● SUPPLIED DATA
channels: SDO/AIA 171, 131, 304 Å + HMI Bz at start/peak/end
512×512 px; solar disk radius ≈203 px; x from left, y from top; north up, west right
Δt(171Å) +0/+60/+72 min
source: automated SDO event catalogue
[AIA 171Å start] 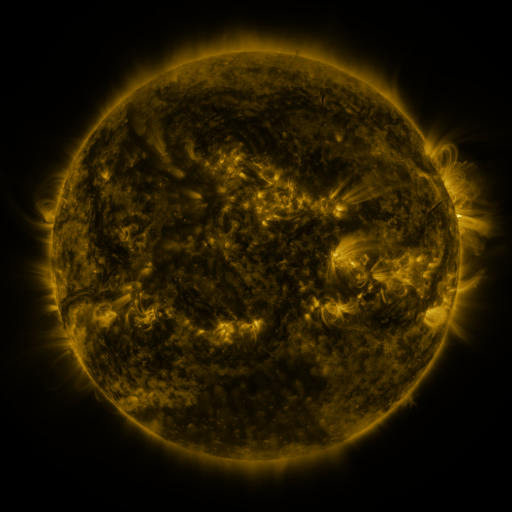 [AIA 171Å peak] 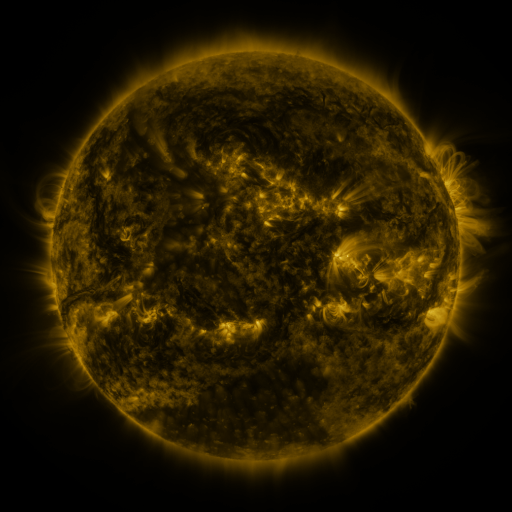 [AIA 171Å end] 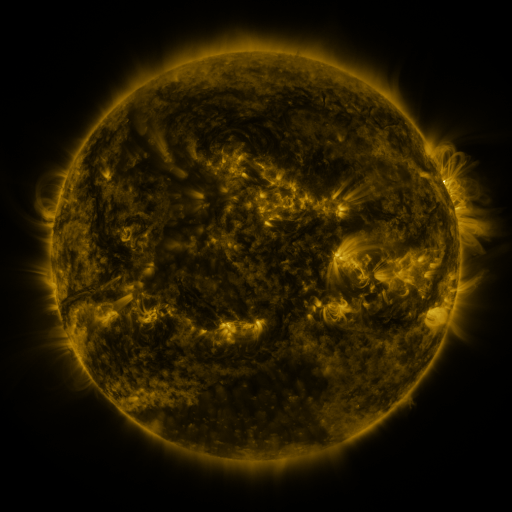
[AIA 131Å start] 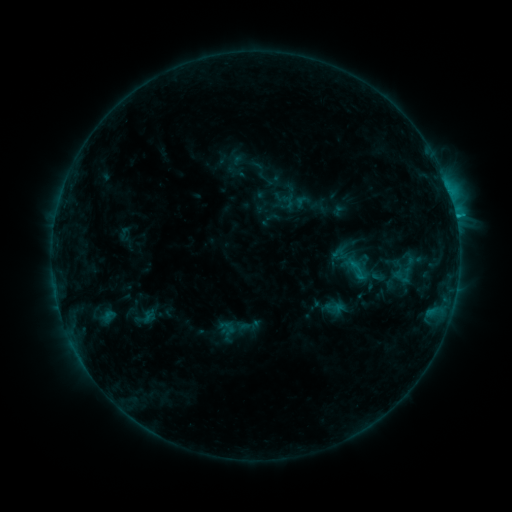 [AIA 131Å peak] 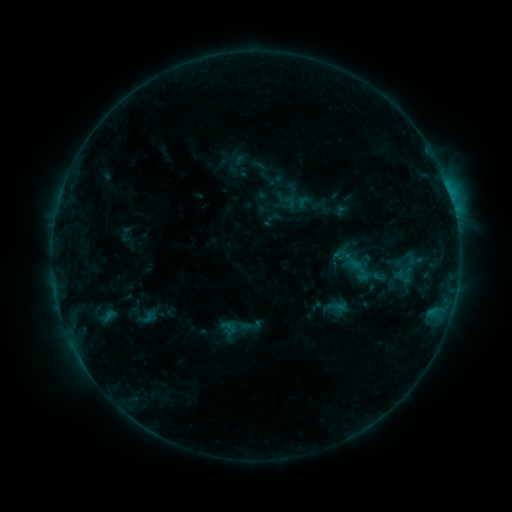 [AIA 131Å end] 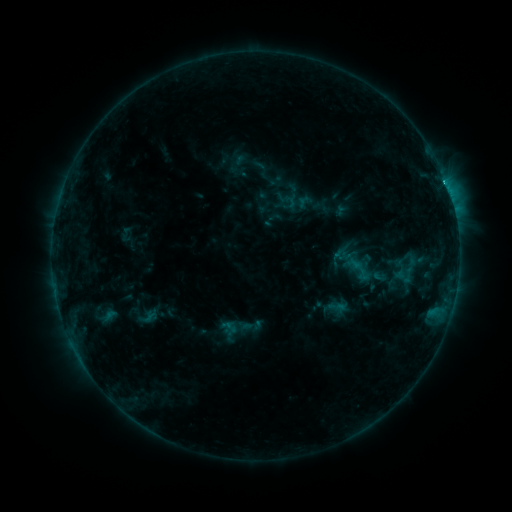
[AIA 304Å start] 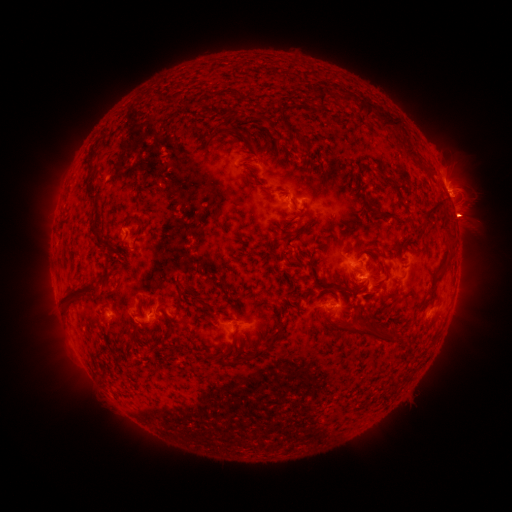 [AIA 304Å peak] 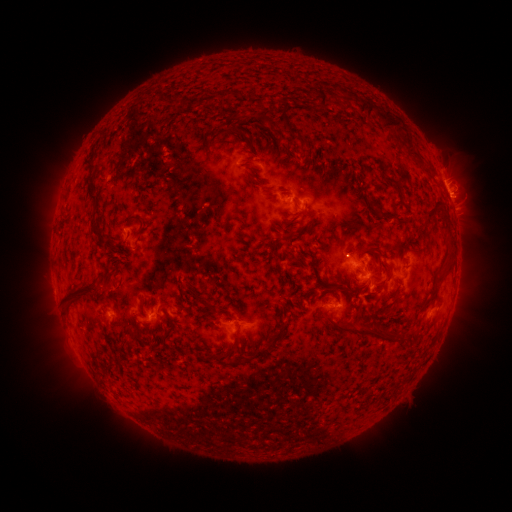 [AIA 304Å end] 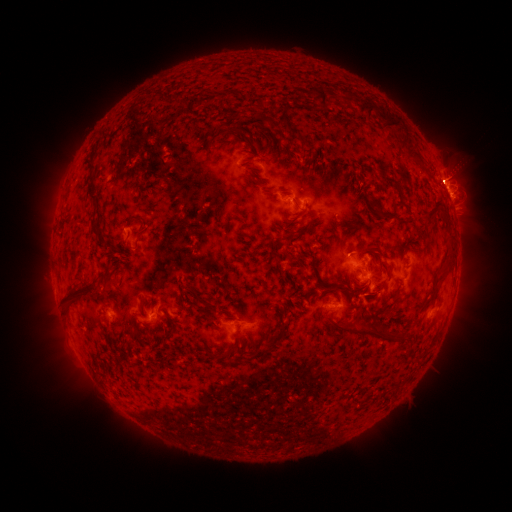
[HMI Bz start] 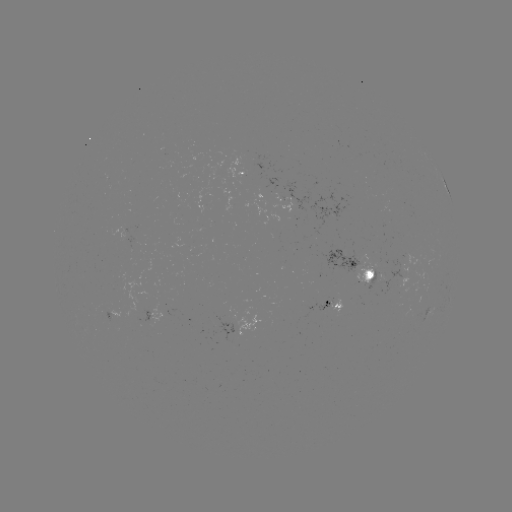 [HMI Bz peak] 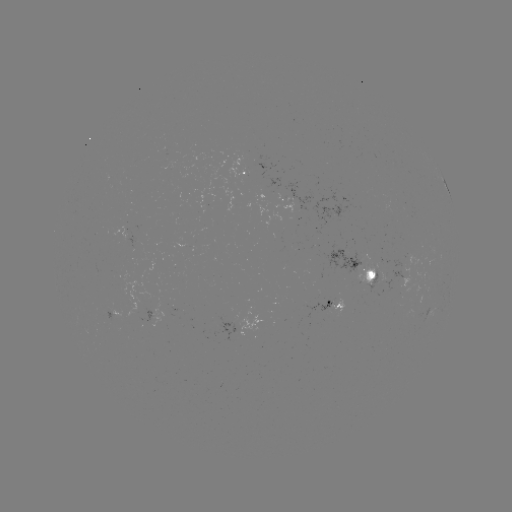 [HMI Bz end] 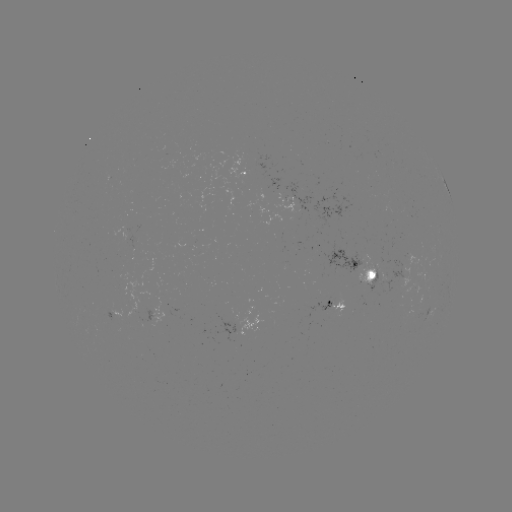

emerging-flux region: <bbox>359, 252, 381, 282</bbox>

● INSTRUCTIONS TO FOLLOW
Output as a JSON list of strings the lines of the data from its first line through the line containing "source: automated SDO event catalogue", both ends included, one string per line and blank lines omitted.

● COMPLETE OUTPUT
[
  "channels: SDO/AIA 171, 131, 304 Å + HMI Bz at start/peak/end",
  "512×512 px; solar disk radius ≈203 px; x from left, y from top; north up, west right",
  "Δt(171Å) +0/+60/+72 min",
  "source: automated SDO event catalogue"
]